CRDTs have a lot of excellent qualities to them, but you need to ensure you are using them correctly. It’s entirely possible to misuse a CRDT and end up in an inconsistent state. Consistency is not a composable property of software. I also strongly advise you not to build your own CRDTs (other than for fun) and instead use something like LASP in production.

If you do decide to go down the CRDT route, you need to be aware that your states may diverge at some point. Each process and the database will have its own view of the world, and those views may all be different. In the fullness of time, you may converge back to a steady-state. But you might not. This is more common in large clusters where your data has a high rate of change. But this divergence can make it very hard to reason about the state of the world.

Just don’t use the SGP

Most of these problems go away if you simply don’t use a single global process to hold your state. This doesn’t mean that you give up on modeling your application as pure functions. Instead, it means giving up on maintaining those data in a long-running process. It’s an easy pattern to reach for and it feels elegant. But you really need to step back and ask yourself why you’re doing this and if you’re ready to solve all of the additional problems this solution will bring. If you only need a cache of values than maybe you’re better off replicating your state to some subset of your nodes instead or building a cache in an ETS table.

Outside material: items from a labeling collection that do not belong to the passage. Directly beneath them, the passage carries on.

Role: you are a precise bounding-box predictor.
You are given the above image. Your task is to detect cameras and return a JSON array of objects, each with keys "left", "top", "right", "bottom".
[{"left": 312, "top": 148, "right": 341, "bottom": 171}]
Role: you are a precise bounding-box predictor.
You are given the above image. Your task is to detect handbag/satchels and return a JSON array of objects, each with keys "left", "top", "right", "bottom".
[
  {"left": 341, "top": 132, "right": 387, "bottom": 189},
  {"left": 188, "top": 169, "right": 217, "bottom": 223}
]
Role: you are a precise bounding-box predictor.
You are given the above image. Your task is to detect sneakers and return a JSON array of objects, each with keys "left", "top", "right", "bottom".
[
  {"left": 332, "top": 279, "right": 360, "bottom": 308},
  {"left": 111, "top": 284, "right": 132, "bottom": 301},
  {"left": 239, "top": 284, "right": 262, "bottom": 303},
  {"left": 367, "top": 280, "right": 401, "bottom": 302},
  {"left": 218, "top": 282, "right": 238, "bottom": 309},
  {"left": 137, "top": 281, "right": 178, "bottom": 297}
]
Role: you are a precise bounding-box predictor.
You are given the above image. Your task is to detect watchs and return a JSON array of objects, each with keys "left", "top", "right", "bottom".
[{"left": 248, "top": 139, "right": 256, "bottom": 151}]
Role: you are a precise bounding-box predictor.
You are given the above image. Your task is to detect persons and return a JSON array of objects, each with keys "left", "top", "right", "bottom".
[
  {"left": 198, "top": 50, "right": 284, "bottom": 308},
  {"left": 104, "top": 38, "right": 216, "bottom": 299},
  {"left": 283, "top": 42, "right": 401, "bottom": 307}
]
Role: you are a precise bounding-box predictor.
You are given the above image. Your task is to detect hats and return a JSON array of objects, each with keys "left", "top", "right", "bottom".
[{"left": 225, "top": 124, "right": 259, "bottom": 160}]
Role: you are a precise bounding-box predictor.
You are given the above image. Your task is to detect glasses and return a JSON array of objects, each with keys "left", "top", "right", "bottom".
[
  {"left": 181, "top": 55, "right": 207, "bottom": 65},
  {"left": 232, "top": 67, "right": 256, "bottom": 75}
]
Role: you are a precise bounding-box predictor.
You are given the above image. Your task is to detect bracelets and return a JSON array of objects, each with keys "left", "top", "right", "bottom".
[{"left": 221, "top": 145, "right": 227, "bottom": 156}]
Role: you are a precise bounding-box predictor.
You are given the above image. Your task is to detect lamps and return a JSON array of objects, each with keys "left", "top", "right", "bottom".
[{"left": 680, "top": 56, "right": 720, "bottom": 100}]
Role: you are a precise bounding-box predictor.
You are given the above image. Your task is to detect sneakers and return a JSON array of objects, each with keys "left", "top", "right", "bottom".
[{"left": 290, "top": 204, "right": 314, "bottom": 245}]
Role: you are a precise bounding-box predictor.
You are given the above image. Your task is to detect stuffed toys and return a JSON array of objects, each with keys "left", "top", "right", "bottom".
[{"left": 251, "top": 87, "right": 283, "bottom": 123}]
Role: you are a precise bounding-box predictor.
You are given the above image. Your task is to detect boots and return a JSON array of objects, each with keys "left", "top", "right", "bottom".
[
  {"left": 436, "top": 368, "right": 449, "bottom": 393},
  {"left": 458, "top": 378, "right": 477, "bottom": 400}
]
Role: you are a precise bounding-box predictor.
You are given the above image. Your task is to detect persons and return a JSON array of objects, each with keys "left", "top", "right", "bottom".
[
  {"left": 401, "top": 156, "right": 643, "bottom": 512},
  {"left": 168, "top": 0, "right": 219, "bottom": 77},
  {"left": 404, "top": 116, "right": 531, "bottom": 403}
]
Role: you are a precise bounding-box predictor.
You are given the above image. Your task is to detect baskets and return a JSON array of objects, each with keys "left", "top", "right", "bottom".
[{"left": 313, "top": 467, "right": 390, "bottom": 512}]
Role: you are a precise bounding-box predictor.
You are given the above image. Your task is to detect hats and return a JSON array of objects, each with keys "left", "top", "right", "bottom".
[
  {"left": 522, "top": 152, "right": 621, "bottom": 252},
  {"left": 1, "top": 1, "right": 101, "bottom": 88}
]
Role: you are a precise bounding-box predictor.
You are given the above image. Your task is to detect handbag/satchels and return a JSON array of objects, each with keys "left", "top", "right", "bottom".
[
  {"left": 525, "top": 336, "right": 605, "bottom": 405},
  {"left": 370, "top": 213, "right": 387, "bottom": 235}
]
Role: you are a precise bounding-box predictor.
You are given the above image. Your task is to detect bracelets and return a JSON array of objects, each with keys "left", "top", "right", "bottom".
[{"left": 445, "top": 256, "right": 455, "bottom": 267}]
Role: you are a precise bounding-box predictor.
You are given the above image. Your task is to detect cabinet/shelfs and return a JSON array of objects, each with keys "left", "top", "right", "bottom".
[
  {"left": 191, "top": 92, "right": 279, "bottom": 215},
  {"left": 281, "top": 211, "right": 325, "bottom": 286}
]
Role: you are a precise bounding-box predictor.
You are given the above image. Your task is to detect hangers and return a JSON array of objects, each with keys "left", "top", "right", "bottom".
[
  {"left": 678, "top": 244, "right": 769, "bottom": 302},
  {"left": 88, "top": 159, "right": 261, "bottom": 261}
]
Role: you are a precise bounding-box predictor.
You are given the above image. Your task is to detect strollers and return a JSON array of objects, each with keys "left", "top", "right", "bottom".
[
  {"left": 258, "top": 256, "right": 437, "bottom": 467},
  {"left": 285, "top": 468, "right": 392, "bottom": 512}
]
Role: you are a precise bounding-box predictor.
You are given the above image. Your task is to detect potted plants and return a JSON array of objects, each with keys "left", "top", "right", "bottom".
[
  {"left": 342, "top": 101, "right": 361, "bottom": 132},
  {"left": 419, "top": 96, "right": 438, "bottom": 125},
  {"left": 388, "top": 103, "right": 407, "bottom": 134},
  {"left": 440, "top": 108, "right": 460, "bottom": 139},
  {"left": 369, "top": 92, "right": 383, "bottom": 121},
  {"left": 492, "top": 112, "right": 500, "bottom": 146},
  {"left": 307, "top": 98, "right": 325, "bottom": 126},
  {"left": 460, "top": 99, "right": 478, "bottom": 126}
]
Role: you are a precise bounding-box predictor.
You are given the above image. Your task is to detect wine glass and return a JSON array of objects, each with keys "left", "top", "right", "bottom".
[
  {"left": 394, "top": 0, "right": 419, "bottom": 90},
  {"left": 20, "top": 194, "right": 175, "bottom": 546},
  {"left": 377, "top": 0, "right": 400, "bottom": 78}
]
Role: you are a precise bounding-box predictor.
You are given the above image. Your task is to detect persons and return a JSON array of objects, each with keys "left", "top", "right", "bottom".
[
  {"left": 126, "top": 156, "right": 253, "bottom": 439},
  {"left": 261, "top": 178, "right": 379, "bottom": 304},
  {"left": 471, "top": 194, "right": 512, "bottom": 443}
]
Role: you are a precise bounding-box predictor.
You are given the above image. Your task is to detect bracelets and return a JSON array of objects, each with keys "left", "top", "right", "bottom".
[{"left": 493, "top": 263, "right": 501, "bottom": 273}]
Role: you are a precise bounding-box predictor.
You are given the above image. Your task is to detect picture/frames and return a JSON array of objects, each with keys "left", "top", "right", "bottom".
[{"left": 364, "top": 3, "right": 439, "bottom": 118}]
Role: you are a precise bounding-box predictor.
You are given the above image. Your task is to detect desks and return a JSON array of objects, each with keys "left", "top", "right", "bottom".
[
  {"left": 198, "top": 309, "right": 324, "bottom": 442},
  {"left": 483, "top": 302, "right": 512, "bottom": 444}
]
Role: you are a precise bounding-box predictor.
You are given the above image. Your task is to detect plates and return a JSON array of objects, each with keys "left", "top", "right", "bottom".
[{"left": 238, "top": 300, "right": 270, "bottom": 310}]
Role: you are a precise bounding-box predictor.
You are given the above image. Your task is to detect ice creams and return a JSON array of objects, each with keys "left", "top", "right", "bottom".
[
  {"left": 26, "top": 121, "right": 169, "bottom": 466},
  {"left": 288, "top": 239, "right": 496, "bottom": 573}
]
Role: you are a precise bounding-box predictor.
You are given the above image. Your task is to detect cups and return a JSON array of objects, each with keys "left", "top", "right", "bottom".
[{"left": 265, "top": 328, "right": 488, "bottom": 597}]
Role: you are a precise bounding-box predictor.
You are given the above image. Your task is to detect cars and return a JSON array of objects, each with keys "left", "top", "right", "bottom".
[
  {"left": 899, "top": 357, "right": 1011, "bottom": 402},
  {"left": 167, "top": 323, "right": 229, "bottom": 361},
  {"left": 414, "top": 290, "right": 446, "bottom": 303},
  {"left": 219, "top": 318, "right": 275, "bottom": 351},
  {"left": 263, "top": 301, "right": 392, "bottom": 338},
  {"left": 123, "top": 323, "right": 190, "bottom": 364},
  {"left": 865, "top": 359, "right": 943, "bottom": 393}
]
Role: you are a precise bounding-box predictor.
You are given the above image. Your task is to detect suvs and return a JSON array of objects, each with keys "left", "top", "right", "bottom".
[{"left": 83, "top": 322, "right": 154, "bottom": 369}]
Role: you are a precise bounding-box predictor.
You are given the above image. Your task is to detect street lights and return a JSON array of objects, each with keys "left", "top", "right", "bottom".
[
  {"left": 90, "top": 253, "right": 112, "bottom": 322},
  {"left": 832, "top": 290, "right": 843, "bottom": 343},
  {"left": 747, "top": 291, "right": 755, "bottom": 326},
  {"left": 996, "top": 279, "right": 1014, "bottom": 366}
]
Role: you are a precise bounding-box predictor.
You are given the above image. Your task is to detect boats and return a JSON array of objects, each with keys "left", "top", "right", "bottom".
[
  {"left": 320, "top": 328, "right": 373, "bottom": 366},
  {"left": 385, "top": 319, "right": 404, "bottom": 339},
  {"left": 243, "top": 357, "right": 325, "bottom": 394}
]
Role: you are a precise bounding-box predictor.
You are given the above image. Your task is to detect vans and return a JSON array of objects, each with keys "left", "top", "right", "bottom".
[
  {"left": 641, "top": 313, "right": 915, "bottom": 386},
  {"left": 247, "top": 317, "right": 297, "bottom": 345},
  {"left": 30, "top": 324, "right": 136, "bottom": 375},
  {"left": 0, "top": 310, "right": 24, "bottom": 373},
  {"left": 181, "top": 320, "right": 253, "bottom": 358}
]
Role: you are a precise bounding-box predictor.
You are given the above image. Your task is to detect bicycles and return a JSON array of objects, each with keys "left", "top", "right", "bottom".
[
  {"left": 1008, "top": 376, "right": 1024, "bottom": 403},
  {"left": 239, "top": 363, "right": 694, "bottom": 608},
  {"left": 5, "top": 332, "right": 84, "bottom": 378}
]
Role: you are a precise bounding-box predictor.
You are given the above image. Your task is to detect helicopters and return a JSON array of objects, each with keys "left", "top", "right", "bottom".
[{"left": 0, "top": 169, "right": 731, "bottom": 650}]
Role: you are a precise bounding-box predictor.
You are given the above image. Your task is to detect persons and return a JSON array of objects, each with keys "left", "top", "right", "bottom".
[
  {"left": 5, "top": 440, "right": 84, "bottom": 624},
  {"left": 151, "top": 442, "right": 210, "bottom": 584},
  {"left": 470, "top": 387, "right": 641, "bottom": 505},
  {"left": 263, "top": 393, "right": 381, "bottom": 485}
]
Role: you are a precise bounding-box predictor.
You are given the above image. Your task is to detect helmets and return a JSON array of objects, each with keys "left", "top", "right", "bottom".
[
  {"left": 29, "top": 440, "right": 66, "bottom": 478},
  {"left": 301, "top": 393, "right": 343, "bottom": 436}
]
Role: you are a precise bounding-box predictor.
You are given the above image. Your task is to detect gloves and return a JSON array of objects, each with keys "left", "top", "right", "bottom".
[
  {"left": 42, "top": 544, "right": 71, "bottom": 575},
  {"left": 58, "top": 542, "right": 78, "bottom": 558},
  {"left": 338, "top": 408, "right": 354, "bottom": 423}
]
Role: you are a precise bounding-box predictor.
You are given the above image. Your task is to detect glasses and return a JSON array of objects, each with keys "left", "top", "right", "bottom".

If you’re trying to serialize side-effects then maybe you’re better off relying on idempotency and the consistency guarantees of your database. If you like these “event-sourcey” semantics, perhaps you can utilize something like Maestro or Datomic to solve the consistency problems for you. There are ways to maintain similar semantics without incurring the same issues.

When is an SGP ok?

There are always tradeoffs when building software, and there are times when an SGP is a reasonable solution to the problem at hand. For me, this is when the process is short-lived and will mutate no external state. In fact, the other day, I needed to build a search feature. For the feature to work, we needed to gather data from lots of downstream sources and join it all together. The searching was done as the user typed so rather than do the data fetching every time the search query was changed slightly, I did it once, shoved the state in a process, and then was able to quickly search through everything I had already found with very few additional calls required. This pattern worked quite well because I wasn’t trying to execute mutations from inside the process. If the process didn’t receive a message within 15 seconds, it shut itself back down.

I also think SGPs are fine if you genuinely don’t care about the consistency of the data you’re manipulating. That sorta state isn’t the norm in my experience. But it does exist and modeling it in a process this way is reasonable.

Conclusion

I want to re-emphasize that everything in Saša’s post is excellent and I agree with it. If you can design your problem such that you’re mostly manipulating data with pure functions that generally leads to robust systems. I think the problem is how the community has begun to utilize the ideas in that post and not the post itself. I’m also not trying to say that there’s never any place for an SGP. My goal is to demonstrate that while easy to build and conceptually very elegant, the SGP is one of the more complicated patterns you can add to your system. I personally think its a model that is overused in elixir and I don’t believe it should be the default choice. You need to have a good reason to put your state in a single, unique process. Otherwise, you’re probably better served by relying on a database to help enforce your data consistency.

Most importantly if you do decide that an SGP is a right solution for your use case I want you to be aware of the kinds of problems that you’ll face and the types of solutions that you’ll need to work through. If you’re prepared to do that and its a meaningful use of your companies time then it can work well for you. But you need to have clear-eyes to see what you’re facing.

A huge thanks to José Valim, Lance Halvorsen, Jeff Weiss, Greg Mefford, Neil Menne and others for reviewing this post.